• HOW TO COMPLETE THIS TASK
The answer must consist of every record, printed exactly as it stands.

• RECORDS TO PROCESS
......

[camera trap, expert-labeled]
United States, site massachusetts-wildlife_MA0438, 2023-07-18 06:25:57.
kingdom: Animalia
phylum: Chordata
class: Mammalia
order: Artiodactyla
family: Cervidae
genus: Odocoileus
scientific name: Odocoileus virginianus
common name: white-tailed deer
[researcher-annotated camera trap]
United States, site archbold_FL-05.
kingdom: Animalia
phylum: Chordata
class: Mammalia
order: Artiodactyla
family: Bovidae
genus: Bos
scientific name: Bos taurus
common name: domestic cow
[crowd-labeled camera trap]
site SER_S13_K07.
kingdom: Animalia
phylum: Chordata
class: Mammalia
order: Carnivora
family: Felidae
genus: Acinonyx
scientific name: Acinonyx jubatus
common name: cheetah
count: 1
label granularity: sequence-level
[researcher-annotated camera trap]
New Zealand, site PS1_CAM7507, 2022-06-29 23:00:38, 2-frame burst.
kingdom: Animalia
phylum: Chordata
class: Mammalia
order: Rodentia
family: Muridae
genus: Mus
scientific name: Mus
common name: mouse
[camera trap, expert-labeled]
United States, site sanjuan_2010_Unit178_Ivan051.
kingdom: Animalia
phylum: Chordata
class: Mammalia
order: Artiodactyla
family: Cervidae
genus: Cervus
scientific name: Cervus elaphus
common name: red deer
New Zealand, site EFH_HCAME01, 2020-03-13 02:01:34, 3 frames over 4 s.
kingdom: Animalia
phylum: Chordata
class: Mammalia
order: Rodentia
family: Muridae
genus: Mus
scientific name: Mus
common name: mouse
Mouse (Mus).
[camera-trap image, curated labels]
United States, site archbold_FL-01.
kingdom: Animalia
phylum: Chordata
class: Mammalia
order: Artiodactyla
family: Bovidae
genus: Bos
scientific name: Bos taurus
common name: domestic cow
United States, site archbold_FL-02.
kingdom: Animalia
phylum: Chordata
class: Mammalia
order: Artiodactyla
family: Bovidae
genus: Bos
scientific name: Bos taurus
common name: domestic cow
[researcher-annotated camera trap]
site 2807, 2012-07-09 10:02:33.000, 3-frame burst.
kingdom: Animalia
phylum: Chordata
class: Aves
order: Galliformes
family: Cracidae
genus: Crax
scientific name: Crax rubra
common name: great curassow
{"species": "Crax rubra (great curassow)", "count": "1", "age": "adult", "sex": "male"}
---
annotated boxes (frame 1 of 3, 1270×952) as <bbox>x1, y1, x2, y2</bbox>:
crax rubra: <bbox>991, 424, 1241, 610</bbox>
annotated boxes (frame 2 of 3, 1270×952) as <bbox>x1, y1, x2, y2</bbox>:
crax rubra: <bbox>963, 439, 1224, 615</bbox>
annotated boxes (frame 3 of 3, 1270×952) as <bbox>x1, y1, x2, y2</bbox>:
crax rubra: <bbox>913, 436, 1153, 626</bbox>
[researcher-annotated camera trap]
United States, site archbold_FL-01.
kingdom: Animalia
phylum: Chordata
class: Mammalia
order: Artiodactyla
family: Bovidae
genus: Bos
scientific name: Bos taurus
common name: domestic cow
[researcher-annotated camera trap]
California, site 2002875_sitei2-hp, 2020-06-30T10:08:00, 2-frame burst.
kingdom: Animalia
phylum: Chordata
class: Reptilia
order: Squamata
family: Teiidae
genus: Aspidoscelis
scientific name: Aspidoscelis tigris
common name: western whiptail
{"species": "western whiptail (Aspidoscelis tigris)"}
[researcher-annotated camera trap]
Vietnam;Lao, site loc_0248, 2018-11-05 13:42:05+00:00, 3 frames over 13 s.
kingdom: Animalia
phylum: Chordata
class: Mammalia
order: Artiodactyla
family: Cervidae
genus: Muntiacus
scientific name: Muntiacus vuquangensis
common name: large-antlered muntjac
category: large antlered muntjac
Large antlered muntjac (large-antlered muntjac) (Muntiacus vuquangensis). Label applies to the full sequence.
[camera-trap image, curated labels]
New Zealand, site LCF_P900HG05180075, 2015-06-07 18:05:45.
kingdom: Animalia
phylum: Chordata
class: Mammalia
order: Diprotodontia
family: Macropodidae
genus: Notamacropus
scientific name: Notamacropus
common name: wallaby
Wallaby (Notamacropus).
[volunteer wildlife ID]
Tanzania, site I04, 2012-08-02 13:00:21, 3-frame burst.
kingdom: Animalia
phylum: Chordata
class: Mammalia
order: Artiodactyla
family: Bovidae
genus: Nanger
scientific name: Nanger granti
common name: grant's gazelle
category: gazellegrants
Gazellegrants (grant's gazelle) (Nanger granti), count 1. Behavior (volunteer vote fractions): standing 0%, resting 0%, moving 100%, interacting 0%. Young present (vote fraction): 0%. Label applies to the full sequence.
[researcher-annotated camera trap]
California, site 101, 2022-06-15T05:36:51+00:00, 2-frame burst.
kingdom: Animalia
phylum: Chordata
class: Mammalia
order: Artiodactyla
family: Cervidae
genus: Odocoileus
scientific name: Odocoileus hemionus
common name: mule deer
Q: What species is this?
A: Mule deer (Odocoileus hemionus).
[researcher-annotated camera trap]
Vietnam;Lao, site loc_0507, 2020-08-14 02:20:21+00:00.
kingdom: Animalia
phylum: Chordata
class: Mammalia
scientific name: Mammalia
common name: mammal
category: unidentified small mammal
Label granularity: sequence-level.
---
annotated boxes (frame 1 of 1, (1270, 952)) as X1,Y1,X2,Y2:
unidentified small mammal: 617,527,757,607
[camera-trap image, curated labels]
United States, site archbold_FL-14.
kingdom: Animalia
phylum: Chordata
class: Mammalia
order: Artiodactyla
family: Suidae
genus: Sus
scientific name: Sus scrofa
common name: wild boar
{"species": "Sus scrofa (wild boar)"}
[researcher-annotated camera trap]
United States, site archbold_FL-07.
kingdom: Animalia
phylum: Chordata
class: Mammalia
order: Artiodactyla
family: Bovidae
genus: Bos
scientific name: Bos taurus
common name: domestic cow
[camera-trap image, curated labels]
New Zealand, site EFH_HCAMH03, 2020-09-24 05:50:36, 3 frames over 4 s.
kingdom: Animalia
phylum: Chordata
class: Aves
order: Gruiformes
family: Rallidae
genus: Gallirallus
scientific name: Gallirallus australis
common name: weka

......

• RESULT OF THIS TASK
[camera trap, expert-labeled]
United States, site massachusetts-wildlife_MA0438, 2023-07-18 06:25:57.
kingdom: Animalia
phylum: Chordata
class: Mammalia
order: Artiodactyla
family: Cervidae
genus: Odocoileus
scientific name: Odocoileus virginianus
common name: white-tailed deer
[researcher-annotated camera trap]
United States, site archbold_FL-05.
kingdom: Animalia
phylum: Chordata
class: Mammalia
order: Artiodactyla
family: Bovidae
genus: Bos
scientific name: Bos taurus
common name: domestic cow
[crowd-labeled camera trap]
site SER_S13_K07.
kingdom: Animalia
phylum: Chordata
class: Mammalia
order: Carnivora
family: Felidae
genus: Acinonyx
scientific name: Acinonyx jubatus
common name: cheetah
count: 1
label granularity: sequence-level
[researcher-annotated camera trap]
New Zealand, site PS1_CAM7507, 2022-06-29 23:00:38, 2-frame burst.
kingdom: Animalia
phylum: Chordata
class: Mammalia
order: Rodentia
family: Muridae
genus: Mus
scientific name: Mus
common name: mouse
[camera trap, expert-labeled]
United States, site sanjuan_2010_Unit178_Ivan051.
kingdom: Animalia
phylum: Chordata
class: Mammalia
order: Artiodactyla
family: Cervidae
genus: Cervus
scientific name: Cervus elaphus
common name: red deer
New Zealand, site EFH_HCAME01, 2020-03-13 02:01:34, 3 frames over 4 s.
kingdom: Animalia
phylum: Chordata
class: Mammalia
order: Rodentia
family: Muridae
genus: Mus
scientific name: Mus
common name: mouse
Mouse (Mus).
[camera-trap image, curated labels]
United States, site archbold_FL-01.
kingdom: Animalia
phylum: Chordata
class: Mammalia
order: Artiodactyla
family: Bovidae
genus: Bos
scientific name: Bos taurus
common name: domestic cow
United States, site archbold_FL-02.
kingdom: Animalia
phylum: Chordata
class: Mammalia
order: Artiodactyla
family: Bovidae
genus: Bos
scientific name: Bos taurus
common name: domestic cow
[researcher-annotated camera trap]
site 2807, 2012-07-09 10:02:33.000, 3-frame burst.
kingdom: Animalia
phylum: Chordata
class: Aves
order: Galliformes
family: Cracidae
genus: Crax
scientific name: Crax rubra
common name: great curassow
{"species": "Crax rubra (great curassow)", "count": "1", "age": "adult", "sex": "male"}
---
annotated boxes (frame 1 of 3, 1270×952) as <bbox>x1, y1, x2, y2</bbox>:
crax rubra: <bbox>991, 424, 1241, 610</bbox>
annotated boxes (frame 2 of 3, 1270×952) as <bbox>x1, y1, x2, y2</bbox>:
crax rubra: <bbox>963, 439, 1224, 615</bbox>
annotated boxes (frame 3 of 3, 1270×952) as <bbox>x1, y1, x2, y2</bbox>:
crax rubra: <bbox>913, 436, 1153, 626</bbox>
[researcher-annotated camera trap]
United States, site archbold_FL-01.
kingdom: Animalia
phylum: Chordata
class: Mammalia
order: Artiodactyla
family: Bovidae
genus: Bos
scientific name: Bos taurus
common name: domestic cow
[researcher-annotated camera trap]
California, site 2002875_sitei2-hp, 2020-06-30T10:08:00, 2-frame burst.
kingdom: Animalia
phylum: Chordata
class: Reptilia
order: Squamata
family: Teiidae
genus: Aspidoscelis
scientific name: Aspidoscelis tigris
common name: western whiptail
{"species": "western whiptail (Aspidoscelis tigris)"}
[researcher-annotated camera trap]
Vietnam;Lao, site loc_0248, 2018-11-05 13:42:05+00:00, 3 frames over 13 s.
kingdom: Animalia
phylum: Chordata
class: Mammalia
order: Artiodactyla
family: Cervidae
genus: Muntiacus
scientific name: Muntiacus vuquangensis
common name: large-antlered muntjac
category: large antlered muntjac
Large antlered muntjac (large-antlered muntjac) (Muntiacus vuquangensis). Label applies to the full sequence.
[camera-trap image, curated labels]
New Zealand, site LCF_P900HG05180075, 2015-06-07 18:05:45.
kingdom: Animalia
phylum: Chordata
class: Mammalia
order: Diprotodontia
family: Macropodidae
genus: Notamacropus
scientific name: Notamacropus
common name: wallaby
Wallaby (Notamacropus).
[volunteer wildlife ID]
Tanzania, site I04, 2012-08-02 13:00:21, 3-frame burst.
kingdom: Animalia
phylum: Chordata
class: Mammalia
order: Artiodactyla
family: Bovidae
genus: Nanger
scientific name: Nanger granti
common name: grant's gazelle
category: gazellegrants
Gazellegrants (grant's gazelle) (Nanger granti), count 1. Behavior (volunteer vote fractions): standing 0%, resting 0%, moving 100%, interacting 0%. Young present (vote fraction): 0%. Label applies to the full sequence.
[researcher-annotated camera trap]
California, site 101, 2022-06-15T05:36:51+00:00, 2-frame burst.
kingdom: Animalia
phylum: Chordata
class: Mammalia
order: Artiodactyla
family: Cervidae
genus: Odocoileus
scientific name: Odocoileus hemionus
common name: mule deer
Q: What species is this?
A: Mule deer (Odocoileus hemionus).
[researcher-annotated camera trap]
Vietnam;Lao, site loc_0507, 2020-08-14 02:20:21+00:00.
kingdom: Animalia
phylum: Chordata
class: Mammalia
scientific name: Mammalia
common name: mammal
category: unidentified small mammal
Label granularity: sequence-level.
---
annotated boxes (frame 1 of 1, (1270, 952)) as X1,Y1,X2,Y2:
unidentified small mammal: 617,527,757,607
[camera-trap image, curated labels]
United States, site archbold_FL-14.
kingdom: Animalia
phylum: Chordata
class: Mammalia
order: Artiodactyla
family: Suidae
genus: Sus
scientific name: Sus scrofa
common name: wild boar
{"species": "Sus scrofa (wild boar)"}
[researcher-annotated camera trap]
United States, site archbold_FL-07.
kingdom: Animalia
phylum: Chordata
class: Mammalia
order: Artiodactyla
family: Bovidae
genus: Bos
scientific name: Bos taurus
common name: domestic cow
[camera-trap image, curated labels]
New Zealand, site EFH_HCAMH03, 2020-09-24 05:50:36, 3 frames over 4 s.
kingdom: Animalia
phylum: Chordata
class: Aves
order: Gruiformes
family: Rallidae
genus: Gallirallus
scientific name: Gallirallus australis
common name: weka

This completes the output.